Der renommierte Züricher Toxikologe Hans Brandenberger schrieb dazu 2010 in einem Beitrag für die Welt am Sonntag, dass der Abgleich der chemischen Analysedaten seines 1994 erstellten Gutachtens mit den Angaben zum Ablauf des Barschel-Todes, wie ihn der ehemalige Mossad-Agent Victor Ostrovsky in seinem Buch „Geheimakte Mossad“ schildert, bis in Details hinein übereinstimmen. Brandenberger erstattete seine Gutachten im Auftrag der Familie Barschels völlig unabhängig, die wohl auch deshalb nicht in die offiziellen Ermittlungen eingehen durften. Ostrovsky hatte sich zwar als Zeuge zur Verfügung gestellt, aber die deutsche Justiz war an seinen Aussagen nicht interessiert …

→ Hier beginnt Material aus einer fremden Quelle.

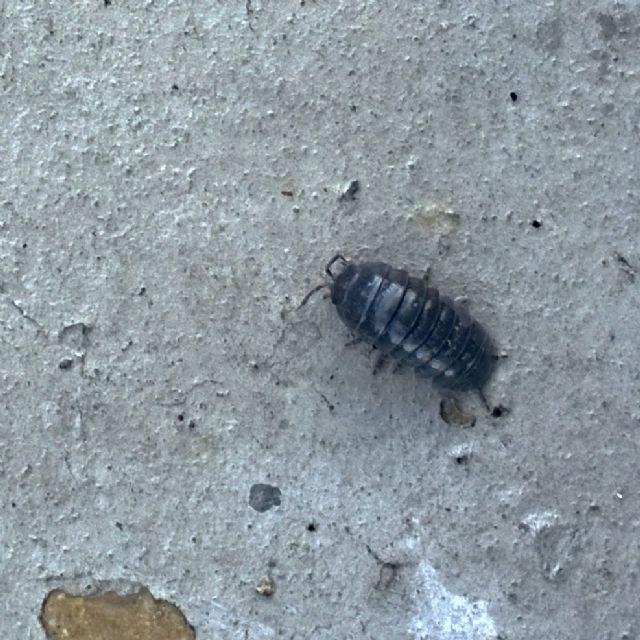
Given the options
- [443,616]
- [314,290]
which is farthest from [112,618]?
[314,290]

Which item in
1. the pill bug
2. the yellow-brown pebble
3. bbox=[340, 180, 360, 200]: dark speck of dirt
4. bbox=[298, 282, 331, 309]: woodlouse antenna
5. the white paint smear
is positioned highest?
bbox=[340, 180, 360, 200]: dark speck of dirt

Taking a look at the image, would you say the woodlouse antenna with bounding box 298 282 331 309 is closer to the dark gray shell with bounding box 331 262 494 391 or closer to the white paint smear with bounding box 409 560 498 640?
the dark gray shell with bounding box 331 262 494 391

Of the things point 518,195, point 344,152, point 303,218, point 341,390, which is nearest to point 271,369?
point 341,390

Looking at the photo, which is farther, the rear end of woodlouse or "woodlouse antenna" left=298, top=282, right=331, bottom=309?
"woodlouse antenna" left=298, top=282, right=331, bottom=309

Mit einem im April 1998 vorgelegten Gesamtbericht schließt die Staatsanwaltschaft Lübeck die Ermittlungsakten, ohne den Mordverdacht belegt zu haben und ohne Selbstmord sicher auszuschließen. Wie wir bei Baentsch lesen, werden neue Hinweise von der Staatsanwaltschaft in Lübeck nur noch zur Kenntnis genommen: „Ermittlungsaktivitäten löst nicht einmal mehr ein Bekennerschreiben aus, das die Witwe Freya Barschel Anfang 2003 erreicht: Ein Berufsverbrecher bezichtigt sich, unter den rund 200 von ihm ausgeführten Auftragsmorden auch den Mord an Uwe Barschel begangen zu haben.“ Ob die angeblich neu aufgetauchten Indizien, DNA-Rückstände einer fremden Person an Barschels Kleidung, Licht in die damaligen zweifellos dunklen Machenschaften bringen, ist also zu bezweifeln.

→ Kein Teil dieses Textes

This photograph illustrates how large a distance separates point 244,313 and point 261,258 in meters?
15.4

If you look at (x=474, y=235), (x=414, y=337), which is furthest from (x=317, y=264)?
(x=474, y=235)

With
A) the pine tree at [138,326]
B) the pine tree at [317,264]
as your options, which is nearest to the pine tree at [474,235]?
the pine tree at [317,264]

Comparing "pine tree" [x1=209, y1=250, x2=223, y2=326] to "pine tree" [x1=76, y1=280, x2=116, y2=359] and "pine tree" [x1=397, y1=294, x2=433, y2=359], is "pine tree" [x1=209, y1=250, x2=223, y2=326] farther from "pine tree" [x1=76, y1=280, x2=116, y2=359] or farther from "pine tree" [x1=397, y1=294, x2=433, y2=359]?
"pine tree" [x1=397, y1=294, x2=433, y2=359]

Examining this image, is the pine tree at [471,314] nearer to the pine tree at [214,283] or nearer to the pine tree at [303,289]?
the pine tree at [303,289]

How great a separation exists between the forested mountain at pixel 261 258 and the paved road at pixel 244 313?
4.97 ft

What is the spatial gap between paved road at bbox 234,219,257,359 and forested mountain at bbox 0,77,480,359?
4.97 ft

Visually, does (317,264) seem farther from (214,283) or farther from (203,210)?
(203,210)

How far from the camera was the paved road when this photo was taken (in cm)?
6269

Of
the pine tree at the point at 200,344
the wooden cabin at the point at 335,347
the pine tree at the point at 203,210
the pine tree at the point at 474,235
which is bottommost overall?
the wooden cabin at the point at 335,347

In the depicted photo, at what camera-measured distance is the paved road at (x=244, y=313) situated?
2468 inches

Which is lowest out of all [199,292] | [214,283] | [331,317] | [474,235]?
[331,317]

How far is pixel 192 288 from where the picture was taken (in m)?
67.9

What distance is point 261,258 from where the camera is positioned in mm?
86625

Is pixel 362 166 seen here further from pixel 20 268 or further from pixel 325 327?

Übrigens hatte sich auch Heinrich Wille, der 1992 Leiter der Lübecker Staatsanwaltschaft wurde, in einem 2011 erschienenen Buch mit dem Fall befasst: „Ein Mord, der keiner sein durfte“. Er betont im Untertitel zwar die Grenzen des Rechtsstaates, verschweigt aber wesentliche Ermittlungsergebnisse.
Für den viel gepriesenen Rechtsstaat erweist sich der Barschel-Fall als Katastrophe im System. Denn jeder kann sich doch vorstellen, dass in einem Staat, in dem selbst die harmlose Arbeitslosenstatistik, für die man nur die vier Grundrechenarten beherrschen muss, gefälscht wird, in einem politisch brisanten Fall noch ganz andere Verschleierungs- und Vertuschungstaktiken von höchster Stelle zur Anwendung gelangen. Wahrheit ist das, was politisch gewollt ist. Damit wird aber das Strafverfahren selbst grundsätzlich in Frage gestellt, jede Aufklärung vereitelt.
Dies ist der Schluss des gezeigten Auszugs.